Dans la nuit du 29 au 30 octobre 2012, ce sous-lieutenant, qui a été renommé Aïssa dans le film, participait, comme d’autres étudiants de première année, à la reconstitution du débarquement de Provence du 15 août 1944. Mais le jeune diplômé de Sciences-Po Paris, né en Algérie et qui rêvait de devenir officier de l’armée française, s'est noyé en tentant de traverser un étang de 50 mètres dans une eau à 9°C. Une épreuve physique proposée «sur la base du volontariat» et encadrée par des élèves de deuxième année. Le corps sans vie de Jallal Hami avait été retrouvé par les secours, quelques heures plus tard sur les berges.
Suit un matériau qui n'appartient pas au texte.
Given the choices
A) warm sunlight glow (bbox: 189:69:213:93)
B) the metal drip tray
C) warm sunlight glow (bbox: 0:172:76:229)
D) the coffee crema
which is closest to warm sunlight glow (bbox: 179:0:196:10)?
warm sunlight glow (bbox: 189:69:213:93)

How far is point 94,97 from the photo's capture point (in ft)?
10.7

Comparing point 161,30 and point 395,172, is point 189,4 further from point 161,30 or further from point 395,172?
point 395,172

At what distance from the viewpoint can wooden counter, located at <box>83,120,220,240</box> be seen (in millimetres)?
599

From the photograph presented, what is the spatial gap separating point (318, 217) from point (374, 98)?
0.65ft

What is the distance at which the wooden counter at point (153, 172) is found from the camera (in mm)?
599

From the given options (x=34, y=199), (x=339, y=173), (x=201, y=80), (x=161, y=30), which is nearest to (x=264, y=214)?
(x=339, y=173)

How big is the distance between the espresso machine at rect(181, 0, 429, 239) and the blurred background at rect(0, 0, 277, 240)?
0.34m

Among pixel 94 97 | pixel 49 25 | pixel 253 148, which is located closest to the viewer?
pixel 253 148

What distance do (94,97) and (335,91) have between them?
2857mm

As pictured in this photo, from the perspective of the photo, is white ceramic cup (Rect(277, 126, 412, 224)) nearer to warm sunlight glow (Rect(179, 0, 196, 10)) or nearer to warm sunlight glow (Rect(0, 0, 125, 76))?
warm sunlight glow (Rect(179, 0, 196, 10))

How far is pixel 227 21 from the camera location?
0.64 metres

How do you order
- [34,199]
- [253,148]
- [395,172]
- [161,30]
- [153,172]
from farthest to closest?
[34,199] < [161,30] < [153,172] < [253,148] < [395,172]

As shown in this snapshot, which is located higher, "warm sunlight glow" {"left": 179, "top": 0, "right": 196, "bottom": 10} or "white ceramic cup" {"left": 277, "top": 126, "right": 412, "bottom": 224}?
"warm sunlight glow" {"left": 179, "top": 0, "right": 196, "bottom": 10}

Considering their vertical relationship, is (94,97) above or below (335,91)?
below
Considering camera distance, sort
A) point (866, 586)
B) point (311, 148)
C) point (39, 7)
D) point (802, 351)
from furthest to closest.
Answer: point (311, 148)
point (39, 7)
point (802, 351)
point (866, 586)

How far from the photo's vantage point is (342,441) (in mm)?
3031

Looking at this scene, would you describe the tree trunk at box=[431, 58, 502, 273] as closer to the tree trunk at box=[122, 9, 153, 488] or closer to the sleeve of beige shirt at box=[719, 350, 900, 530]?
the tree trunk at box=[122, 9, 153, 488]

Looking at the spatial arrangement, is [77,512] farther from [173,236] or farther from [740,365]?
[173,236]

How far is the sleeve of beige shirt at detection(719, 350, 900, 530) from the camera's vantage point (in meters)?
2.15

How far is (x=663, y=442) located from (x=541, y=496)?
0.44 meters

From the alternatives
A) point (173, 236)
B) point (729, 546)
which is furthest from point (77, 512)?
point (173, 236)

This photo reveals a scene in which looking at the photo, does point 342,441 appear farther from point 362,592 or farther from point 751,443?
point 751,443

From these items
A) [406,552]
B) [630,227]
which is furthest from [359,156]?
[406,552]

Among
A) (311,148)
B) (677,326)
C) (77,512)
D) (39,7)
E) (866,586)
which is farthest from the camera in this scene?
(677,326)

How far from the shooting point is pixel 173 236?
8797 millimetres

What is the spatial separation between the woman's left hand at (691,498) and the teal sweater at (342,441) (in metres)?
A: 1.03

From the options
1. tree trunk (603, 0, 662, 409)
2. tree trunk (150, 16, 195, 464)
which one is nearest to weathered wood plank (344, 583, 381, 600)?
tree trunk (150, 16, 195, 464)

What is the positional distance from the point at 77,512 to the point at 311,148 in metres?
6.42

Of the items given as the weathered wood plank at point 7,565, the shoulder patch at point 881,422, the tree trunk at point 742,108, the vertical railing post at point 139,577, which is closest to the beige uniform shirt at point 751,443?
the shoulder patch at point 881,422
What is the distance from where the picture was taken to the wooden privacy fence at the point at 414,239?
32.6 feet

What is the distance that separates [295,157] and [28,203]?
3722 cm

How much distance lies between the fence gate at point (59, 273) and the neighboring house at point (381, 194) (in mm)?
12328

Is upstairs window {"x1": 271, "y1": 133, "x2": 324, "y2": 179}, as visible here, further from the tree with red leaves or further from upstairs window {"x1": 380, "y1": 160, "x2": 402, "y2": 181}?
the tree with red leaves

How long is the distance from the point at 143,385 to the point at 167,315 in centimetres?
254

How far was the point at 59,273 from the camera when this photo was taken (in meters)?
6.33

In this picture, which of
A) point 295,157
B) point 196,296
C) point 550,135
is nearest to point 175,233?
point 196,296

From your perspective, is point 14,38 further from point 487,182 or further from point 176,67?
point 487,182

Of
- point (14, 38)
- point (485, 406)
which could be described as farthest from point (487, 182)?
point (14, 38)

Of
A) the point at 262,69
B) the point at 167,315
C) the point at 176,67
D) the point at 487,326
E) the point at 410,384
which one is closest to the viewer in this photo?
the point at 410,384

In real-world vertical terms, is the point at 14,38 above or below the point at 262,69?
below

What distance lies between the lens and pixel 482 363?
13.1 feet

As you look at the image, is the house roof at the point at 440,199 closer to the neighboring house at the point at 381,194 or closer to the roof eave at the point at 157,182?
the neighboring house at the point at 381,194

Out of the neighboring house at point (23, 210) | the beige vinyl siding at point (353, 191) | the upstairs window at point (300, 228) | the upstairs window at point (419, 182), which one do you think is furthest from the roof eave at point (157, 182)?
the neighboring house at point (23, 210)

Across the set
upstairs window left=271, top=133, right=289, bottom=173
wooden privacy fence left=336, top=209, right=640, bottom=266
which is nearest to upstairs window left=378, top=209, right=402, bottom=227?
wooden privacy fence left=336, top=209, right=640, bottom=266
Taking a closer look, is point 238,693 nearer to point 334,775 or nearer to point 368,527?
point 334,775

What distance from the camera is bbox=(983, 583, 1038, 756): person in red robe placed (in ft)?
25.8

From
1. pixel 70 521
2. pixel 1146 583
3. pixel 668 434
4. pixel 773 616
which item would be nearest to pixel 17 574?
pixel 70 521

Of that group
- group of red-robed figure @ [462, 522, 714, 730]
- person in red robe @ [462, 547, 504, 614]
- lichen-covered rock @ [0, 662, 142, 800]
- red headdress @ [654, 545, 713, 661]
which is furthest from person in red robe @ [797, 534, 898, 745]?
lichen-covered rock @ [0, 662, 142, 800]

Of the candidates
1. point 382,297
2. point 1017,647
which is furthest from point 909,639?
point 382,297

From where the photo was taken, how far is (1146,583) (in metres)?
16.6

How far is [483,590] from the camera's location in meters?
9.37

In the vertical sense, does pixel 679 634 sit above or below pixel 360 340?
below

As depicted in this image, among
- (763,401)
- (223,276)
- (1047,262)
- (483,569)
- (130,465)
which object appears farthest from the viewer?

un long combat pour la dignité
Sa famille et ses proches ont attendu huit ans avant le procès qui a mis en cause sept militaires et anciens soldats de l’école de Saint-Cyr. Le 14 janvier 2021, le tribunal correctionnel de Rennes a condamné trois d’entre eux - deux élèves et un responsable - à des peines de six à huit mois de prison avec sursis pour «homicide involontaire». Les quatre autres accusés ont été relaxés.
«Ce jugement raconte l’histoire de notre pays. Jallal a été trahi par ses camarades et la justice a décidé de les protéger pour qu’ils ne soient pas condamnés. Leur peine sont des peines avec sursis et elles ne seront pas inscrites à leur casier judiciaire. Ça ne va rien changer pour eux. La mort de mon frère est indélébile, gravée sur un morceau de calcaire au père Lachaise», lança Rachid Hami à l’issue du procès.
Plus de dix ans après les faits, Rachid Hami revient sur cet épisode dans «Pour la France» et en fait le point de départ de ce drame bouleversant. Comme alter-ego, il a choisi le comédien Karim Leklou («Bac Nord», «Hippocrate»). Ce dernier incarne donc Ismaël, l’aîné de la fratrie qui a fui la guerre civile en Algérie avec sa mère et ses deux frères, délaissant aussi un père violent et patriote pour trouver refuge en Seine-Saint-Denis au début des années 1990.
«le travail du cinéma n'est pas celui de la justice»
A la mort de son frère cadet joué par Shaïn Boumedine, Ismaël en marge de la société, va pourtant se battre auprès de sa mère pour que des funérailles dignes de ce nom soient organisées. Que faire de la dépouille de ce jeune homme brillant tombé pour la France sans avoir combattu ? Pourquoi serait-il enterré dans le carré musulman de Bobigny plutôt qu'au Père-Lachaise sans avoir de cérémonie officielle ?
Loin d’être un règlement de comptes, comme insiste Rachid Hami, «Pour la France» est avant tout le récit puissant de deux frères qui se déroule sur trois périodes et trois pays différents. On les découvre, enfants, en Algérie, avant de les suivre en France, puis à Taïwan, où la complicité entre le fils surdoué (et bientôt défunt) et le mal-aimé renaîtra le temps d’un karaoké improvisé à l’arrière d’un taxi. «Ce n’est pas une histoire de vengeance ou de rédemption, et cela ne relève pas de l’enquête criminelle. Le travail du cinéma n’est pas celui de la justice. Ce film n’est pas une enquête sur la mort, mais sur la vie», explique le cinéaste.
Remarquablement interprété (Lubna Azabal incroyable en mère digne et courageuse), ce drame nous plonge avec pudeur dans l’intimité de deux êtres «que la vie a séparés», en abordant la question épineuse de l’assimilation et de l'intégration. «Faut-il payer de sa vie le rêve d’appartenir à un pays ? 'Pour la France' ne propose pas de réponse, si ce n’est sous la forme d’une question, que chacun sera libre de faire vivre à sa manière», conclut Rachid Hami.